------ Records for the task

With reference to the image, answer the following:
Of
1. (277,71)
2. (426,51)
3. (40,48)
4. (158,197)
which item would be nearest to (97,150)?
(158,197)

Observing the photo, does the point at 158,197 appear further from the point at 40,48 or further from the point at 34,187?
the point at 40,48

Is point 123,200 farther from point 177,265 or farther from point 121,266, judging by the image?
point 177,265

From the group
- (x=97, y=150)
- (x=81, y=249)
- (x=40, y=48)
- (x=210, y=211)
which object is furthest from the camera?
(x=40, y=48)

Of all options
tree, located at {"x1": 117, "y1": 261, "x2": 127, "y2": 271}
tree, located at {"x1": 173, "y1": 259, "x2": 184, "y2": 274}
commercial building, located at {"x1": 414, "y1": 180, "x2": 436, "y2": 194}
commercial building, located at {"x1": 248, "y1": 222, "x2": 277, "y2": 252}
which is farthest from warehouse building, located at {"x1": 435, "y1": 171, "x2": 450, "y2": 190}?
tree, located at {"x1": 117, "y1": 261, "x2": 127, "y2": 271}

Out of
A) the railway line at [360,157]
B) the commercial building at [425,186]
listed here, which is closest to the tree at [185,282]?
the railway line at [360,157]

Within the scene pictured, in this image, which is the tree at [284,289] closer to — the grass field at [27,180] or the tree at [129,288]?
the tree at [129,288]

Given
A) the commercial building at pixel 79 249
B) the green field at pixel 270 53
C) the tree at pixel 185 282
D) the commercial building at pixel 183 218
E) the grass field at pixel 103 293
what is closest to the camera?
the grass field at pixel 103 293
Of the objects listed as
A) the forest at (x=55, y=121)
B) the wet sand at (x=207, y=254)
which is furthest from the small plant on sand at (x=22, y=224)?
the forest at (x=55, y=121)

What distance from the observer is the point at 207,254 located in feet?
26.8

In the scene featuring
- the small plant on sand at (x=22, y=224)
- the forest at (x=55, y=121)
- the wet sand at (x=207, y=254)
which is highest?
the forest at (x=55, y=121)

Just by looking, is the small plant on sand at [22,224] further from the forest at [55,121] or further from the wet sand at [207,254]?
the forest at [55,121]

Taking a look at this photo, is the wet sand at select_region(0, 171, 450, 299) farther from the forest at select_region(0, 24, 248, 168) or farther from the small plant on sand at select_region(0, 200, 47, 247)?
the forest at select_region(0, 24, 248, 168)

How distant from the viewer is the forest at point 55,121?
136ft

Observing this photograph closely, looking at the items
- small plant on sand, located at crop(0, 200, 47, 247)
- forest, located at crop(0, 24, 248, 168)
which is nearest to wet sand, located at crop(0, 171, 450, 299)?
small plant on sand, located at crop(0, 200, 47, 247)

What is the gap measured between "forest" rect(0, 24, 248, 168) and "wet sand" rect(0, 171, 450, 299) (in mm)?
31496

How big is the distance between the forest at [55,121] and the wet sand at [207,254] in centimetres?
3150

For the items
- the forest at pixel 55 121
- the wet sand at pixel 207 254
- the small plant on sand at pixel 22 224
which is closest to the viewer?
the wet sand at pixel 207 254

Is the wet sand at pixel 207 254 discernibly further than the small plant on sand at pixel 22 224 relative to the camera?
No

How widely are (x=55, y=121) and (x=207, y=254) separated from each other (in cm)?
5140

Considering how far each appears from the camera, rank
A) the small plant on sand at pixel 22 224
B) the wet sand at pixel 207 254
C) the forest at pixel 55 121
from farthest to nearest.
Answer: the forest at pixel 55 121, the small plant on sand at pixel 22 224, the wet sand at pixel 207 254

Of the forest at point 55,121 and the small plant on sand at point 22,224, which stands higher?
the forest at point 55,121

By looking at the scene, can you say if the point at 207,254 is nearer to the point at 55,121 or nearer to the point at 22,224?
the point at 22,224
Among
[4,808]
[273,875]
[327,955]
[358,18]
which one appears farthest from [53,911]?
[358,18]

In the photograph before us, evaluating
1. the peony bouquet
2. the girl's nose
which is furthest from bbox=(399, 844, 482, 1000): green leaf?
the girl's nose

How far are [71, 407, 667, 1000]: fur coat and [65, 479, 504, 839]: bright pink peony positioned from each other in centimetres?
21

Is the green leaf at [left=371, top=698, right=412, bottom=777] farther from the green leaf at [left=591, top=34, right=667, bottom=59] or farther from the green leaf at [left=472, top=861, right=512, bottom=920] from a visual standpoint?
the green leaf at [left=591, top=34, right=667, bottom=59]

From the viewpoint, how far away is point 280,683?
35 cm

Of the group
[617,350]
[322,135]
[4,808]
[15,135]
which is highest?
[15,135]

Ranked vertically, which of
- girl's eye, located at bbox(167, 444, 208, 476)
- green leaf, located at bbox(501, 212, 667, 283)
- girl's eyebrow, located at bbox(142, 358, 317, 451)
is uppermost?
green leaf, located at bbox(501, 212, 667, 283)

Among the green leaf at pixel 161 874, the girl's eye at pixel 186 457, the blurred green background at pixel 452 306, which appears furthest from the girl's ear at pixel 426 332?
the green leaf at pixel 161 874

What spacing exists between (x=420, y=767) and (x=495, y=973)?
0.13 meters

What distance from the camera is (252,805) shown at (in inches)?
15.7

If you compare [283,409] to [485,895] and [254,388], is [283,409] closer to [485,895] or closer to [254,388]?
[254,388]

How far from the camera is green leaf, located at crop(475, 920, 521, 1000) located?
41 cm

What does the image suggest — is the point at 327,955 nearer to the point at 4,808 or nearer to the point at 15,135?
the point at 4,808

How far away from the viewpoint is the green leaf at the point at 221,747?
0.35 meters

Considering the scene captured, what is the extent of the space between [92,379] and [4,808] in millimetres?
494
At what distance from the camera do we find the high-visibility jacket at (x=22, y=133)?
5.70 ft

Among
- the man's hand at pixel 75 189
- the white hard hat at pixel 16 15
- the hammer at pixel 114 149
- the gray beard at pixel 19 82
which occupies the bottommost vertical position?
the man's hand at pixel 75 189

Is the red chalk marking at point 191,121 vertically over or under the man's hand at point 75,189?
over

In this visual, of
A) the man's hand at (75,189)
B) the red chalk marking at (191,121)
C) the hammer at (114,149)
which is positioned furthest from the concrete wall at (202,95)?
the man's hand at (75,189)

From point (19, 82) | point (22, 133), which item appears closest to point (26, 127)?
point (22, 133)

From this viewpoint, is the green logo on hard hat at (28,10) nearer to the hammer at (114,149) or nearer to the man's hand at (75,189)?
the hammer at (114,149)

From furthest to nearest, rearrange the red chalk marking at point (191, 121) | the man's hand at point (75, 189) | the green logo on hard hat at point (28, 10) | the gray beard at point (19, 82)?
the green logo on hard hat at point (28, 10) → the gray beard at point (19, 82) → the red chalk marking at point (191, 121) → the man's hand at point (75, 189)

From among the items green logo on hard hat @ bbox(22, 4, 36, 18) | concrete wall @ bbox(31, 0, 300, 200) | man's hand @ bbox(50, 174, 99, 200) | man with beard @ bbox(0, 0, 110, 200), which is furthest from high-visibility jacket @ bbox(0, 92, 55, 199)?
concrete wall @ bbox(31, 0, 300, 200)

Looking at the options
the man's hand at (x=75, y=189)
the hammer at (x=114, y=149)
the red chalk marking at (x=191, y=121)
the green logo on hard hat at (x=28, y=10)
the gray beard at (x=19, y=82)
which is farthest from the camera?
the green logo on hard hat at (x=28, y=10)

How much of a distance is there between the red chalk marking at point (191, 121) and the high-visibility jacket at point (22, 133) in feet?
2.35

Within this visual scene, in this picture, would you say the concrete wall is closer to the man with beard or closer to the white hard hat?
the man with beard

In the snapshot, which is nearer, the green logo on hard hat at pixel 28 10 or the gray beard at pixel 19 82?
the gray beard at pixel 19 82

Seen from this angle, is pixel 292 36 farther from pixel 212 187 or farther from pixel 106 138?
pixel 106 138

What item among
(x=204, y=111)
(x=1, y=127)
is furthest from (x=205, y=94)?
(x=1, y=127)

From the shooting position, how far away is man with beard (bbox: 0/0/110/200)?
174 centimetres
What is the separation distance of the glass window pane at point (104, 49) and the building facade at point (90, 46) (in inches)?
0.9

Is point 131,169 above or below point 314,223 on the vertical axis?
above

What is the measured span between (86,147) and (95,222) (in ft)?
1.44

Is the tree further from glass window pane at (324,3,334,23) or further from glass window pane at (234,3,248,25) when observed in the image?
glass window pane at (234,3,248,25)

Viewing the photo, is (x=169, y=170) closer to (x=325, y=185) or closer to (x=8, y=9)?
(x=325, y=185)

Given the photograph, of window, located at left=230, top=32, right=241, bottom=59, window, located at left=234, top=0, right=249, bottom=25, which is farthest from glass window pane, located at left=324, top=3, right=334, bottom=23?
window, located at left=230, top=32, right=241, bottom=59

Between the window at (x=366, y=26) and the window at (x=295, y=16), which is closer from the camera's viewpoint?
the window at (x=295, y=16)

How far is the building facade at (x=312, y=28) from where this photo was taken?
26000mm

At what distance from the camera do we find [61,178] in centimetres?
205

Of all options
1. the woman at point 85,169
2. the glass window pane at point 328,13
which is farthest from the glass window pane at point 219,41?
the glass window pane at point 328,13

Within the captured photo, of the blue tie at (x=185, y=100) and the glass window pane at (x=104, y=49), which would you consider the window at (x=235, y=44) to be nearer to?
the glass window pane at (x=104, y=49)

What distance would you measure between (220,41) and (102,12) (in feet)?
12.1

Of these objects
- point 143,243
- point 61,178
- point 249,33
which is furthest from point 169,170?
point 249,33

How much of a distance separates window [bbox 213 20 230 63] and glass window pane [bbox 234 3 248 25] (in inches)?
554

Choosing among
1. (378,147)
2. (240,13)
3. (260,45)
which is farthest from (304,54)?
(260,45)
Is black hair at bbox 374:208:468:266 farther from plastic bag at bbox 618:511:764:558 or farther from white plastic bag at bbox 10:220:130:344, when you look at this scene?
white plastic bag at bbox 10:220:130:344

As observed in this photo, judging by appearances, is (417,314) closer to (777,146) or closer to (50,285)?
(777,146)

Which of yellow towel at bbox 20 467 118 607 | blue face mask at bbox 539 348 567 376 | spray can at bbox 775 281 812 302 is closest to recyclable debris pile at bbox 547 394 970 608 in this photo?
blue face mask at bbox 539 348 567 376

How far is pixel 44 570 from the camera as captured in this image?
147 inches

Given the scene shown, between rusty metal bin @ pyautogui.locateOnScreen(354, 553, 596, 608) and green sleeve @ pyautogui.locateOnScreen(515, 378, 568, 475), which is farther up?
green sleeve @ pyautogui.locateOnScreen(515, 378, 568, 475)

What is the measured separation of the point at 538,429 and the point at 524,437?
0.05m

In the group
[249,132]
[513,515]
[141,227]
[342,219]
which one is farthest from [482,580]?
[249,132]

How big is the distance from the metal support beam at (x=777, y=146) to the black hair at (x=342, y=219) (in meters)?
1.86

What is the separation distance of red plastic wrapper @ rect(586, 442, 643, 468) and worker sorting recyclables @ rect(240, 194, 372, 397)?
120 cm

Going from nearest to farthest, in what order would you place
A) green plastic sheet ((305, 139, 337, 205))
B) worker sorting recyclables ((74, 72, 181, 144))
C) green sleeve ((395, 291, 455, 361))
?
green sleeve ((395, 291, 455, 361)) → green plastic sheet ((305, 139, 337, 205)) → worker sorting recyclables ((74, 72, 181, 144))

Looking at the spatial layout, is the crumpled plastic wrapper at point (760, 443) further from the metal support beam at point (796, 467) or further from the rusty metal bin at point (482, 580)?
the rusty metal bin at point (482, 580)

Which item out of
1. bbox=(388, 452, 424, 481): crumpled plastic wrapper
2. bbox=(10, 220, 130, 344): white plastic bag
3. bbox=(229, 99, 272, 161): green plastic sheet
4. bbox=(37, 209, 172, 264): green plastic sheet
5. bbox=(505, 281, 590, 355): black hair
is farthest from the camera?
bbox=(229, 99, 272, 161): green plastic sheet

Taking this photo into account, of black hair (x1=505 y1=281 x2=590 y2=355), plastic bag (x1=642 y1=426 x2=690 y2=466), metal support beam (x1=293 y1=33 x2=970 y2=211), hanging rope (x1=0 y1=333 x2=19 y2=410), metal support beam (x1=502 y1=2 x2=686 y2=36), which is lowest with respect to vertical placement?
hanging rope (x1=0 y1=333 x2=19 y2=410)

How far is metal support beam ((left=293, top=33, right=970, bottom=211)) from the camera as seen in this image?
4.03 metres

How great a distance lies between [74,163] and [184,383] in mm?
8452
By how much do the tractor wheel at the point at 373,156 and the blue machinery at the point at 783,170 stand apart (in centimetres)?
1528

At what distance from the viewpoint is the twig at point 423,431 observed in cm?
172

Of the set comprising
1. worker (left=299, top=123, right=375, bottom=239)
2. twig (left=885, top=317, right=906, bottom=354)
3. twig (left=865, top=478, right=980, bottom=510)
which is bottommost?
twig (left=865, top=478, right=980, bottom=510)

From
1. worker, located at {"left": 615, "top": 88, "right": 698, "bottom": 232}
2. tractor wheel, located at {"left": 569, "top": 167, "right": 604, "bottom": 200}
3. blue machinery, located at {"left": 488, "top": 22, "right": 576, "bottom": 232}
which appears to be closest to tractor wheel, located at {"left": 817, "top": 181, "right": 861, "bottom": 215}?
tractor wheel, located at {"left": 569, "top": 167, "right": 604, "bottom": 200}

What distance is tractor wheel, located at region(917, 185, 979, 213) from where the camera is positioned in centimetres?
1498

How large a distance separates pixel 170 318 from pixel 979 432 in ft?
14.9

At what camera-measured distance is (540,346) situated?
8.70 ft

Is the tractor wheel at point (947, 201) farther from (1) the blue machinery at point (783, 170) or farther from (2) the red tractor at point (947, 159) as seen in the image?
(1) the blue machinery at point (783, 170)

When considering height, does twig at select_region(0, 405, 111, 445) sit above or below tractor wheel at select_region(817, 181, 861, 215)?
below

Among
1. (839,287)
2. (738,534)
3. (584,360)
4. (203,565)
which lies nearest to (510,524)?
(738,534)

------------

- What the task asks -
From the line containing "What distance is" through the final line of the listing above, retype every line exactly; leave out everything else.

- Answer to this exercise -
What distance is tractor wheel, located at region(917, 185, 979, 213) from where the camera is positioned in centimetres?
1498

How large a distance separates pixel 170 318 from pixel 979 432 in ft?
14.9

At what camera-measured distance is (540,346) situated?
8.70 ft

Is the tractor wheel at point (947, 201) farther from (1) the blue machinery at point (783, 170) or farther from (2) the red tractor at point (947, 159) as seen in the image?
(1) the blue machinery at point (783, 170)

When considering height, does twig at select_region(0, 405, 111, 445) sit above or below tractor wheel at select_region(817, 181, 861, 215)?
below

Among
1. (839,287)
2. (738,534)
3. (584,360)
4. (203,565)
which lies nearest to (510,524)?
(738,534)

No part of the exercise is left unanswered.